The lithium mining concept quickly rebounded. Ganfeng Lithium once neared the daily limit-up. Dazhong Mining rose more than 8%; Tianhua Xinneng, Salt Lake Shares, Chuan Neng Power, and Guocheng Mining followed suit.
The power sector remained active repeatedly. Huadian Liaoneng achieved a fifth consecutive daily limit-up, ShaoNeng Co. reached a third consecutive daily limit-up, Huadian Energy hit two consecutive daily limit-ups, and YinXing Energy and Guangxi Energy hit the daily limit-up. The energy storage concept surged quickly. Shouhang Xinneng hit the daily limit-up and continued to set a new historical high, and Zhengtai Power rebounded to hit the daily limit-up.
After the Shanghai Composite Index broke below 4000 points, XinYuan Fund believed that** the main downward drivers are mostly external factors.** First, the escalation of the conflict between the U.S. and Iran has further intensified and spilled over from military confrontation to attacks on energy infrastructure, significantly raising global crude oil risk premium. Second, the Federal Reserve’s March FOMC meeting signaled a more hawkish stance, pushing expectations for global liquidity easing further out. Third, the market is concerned that a rise in oil prices will transmit to global inflation again, thereby suppressing risk appetite for equities—especially growth directions with high valuations.

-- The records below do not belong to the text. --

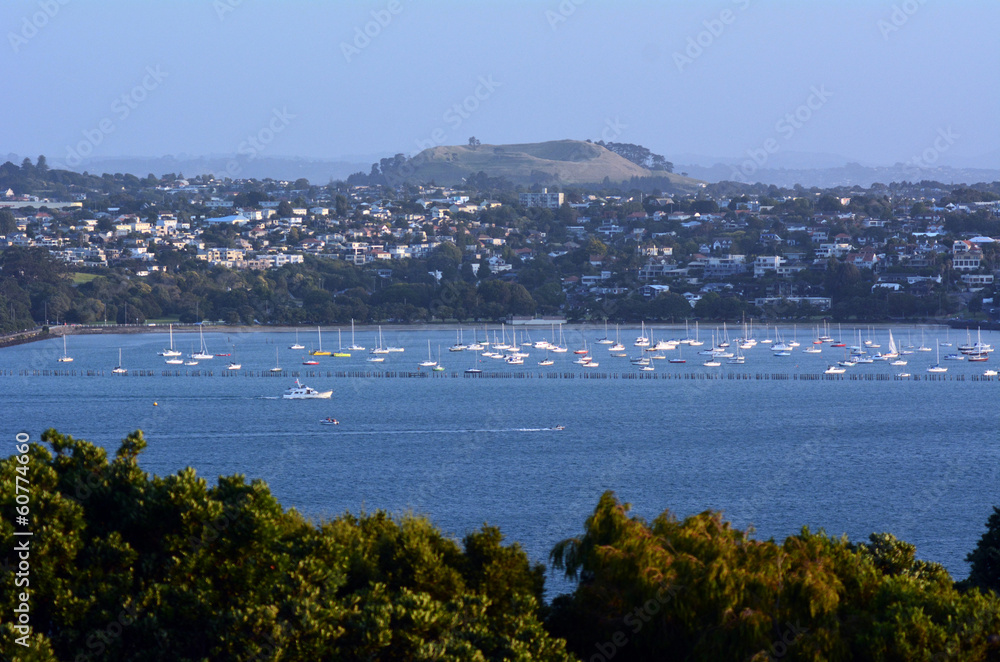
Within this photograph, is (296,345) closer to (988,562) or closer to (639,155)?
(988,562)

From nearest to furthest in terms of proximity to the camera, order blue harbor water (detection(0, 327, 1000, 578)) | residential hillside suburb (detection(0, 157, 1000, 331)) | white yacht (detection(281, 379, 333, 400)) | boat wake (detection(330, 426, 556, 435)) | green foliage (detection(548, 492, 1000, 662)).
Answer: green foliage (detection(548, 492, 1000, 662))
blue harbor water (detection(0, 327, 1000, 578))
boat wake (detection(330, 426, 556, 435))
white yacht (detection(281, 379, 333, 400))
residential hillside suburb (detection(0, 157, 1000, 331))

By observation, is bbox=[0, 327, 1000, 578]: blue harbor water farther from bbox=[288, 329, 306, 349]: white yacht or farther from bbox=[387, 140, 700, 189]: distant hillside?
bbox=[387, 140, 700, 189]: distant hillside

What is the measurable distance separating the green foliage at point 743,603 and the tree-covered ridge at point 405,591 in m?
0.01

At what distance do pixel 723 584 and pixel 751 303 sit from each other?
199ft

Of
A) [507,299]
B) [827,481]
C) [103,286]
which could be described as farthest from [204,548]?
[103,286]

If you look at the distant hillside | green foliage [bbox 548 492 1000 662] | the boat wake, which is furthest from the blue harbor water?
the distant hillside

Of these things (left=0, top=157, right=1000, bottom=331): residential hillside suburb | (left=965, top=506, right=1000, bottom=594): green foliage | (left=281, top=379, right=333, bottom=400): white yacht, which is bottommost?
(left=281, top=379, right=333, bottom=400): white yacht

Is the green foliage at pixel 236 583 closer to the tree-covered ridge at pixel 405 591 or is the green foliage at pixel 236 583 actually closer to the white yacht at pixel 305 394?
the tree-covered ridge at pixel 405 591

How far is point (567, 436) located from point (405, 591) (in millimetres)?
21607

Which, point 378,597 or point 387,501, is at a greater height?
point 378,597

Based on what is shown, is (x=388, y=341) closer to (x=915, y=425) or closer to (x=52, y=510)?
(x=915, y=425)

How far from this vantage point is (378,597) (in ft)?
26.6

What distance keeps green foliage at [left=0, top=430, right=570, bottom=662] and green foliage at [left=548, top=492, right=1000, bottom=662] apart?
21.7 inches

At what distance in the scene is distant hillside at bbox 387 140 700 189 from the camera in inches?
6890
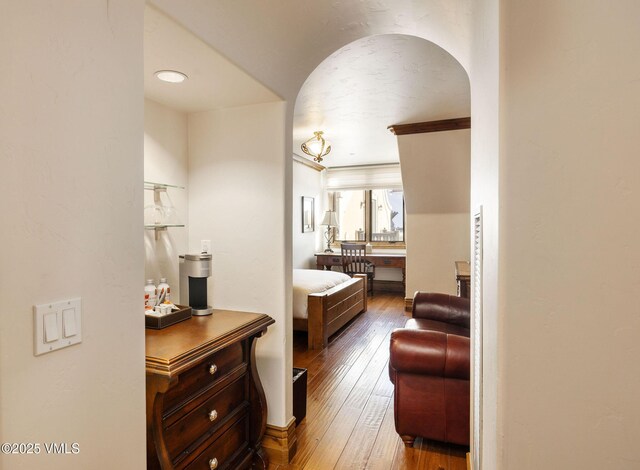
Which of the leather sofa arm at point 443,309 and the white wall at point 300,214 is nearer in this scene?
the leather sofa arm at point 443,309

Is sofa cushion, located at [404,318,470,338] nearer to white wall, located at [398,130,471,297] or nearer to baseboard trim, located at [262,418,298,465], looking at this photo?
baseboard trim, located at [262,418,298,465]

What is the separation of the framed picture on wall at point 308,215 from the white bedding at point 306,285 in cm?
208

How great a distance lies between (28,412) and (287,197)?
4.93 feet

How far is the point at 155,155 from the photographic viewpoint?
2.07 m

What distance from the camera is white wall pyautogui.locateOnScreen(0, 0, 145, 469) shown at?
0.85 m

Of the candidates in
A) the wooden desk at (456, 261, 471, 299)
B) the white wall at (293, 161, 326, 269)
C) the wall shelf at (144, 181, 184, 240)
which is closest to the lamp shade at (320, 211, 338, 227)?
the white wall at (293, 161, 326, 269)

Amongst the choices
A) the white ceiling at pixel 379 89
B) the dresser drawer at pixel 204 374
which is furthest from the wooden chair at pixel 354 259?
the dresser drawer at pixel 204 374

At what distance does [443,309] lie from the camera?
3.24 metres

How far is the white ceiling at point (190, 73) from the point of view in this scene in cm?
140

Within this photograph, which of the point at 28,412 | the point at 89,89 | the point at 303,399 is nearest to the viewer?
the point at 28,412

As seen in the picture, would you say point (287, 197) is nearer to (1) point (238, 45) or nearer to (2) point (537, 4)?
(1) point (238, 45)

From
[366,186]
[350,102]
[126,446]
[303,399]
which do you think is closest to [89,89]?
[126,446]

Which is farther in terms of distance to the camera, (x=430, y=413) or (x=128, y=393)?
(x=430, y=413)

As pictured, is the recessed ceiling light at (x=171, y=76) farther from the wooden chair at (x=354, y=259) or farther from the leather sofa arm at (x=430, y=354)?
the wooden chair at (x=354, y=259)
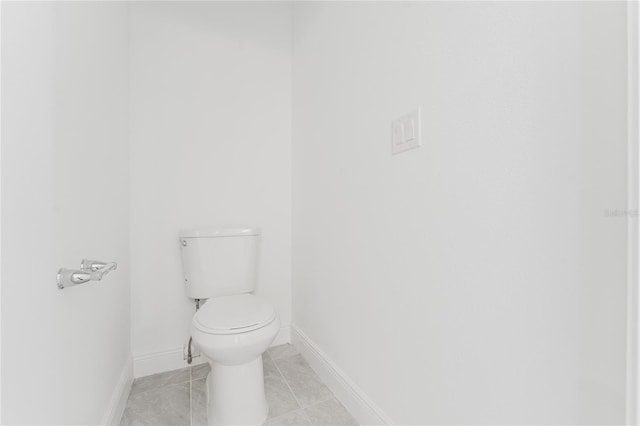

Many institutions believe that in the short term, the market may be unable to return to a high risk-on preference state. China Europe Fund emphasized that, at present, investors should “maintain defensive characteristics,” seek defensiveness in dividend-style within stock assets, and pay attention to technologies hardware where fundamentals show a major improvement, such as memory, optical communications, and other computing power hardware.
In bulk commodities, the performances of gold and silver diverged. As of the time of this release, spot silver suddenly plunged, falling nearly 2% intraday and breaking below the $72 level. The main contract of Shanghai silver futures once fell more than 6%, and the current decline has narrowed to around 3.5%. Spot gold edged up 0.39%, approaching $4670 per ounce.
Global crude oil opened lower and fell further. As of the time of this release, WTI crude was down more than 1%, and ICE Brent was down about 0.5%.
Hong Kong stocks’ major indices were all drifting lower across the board. As of the time of this release, the Hang Seng Index was down more than 1%, and the Hang Seng Tech Index fell nearly 3%. Internet and tech stocks were collectively hit hard. Xiaomi Group and Alibaba fell more than 6%; JD.com and SMIC fell more than 3%; and Baidu and Meituan fell more than 2%. AI application concept stocks retreated, with MiniMax and Zhipu falling more than 5%.
(Statement: The article content is for reference only and does not constitute investment advice. Investors act at their own risk.)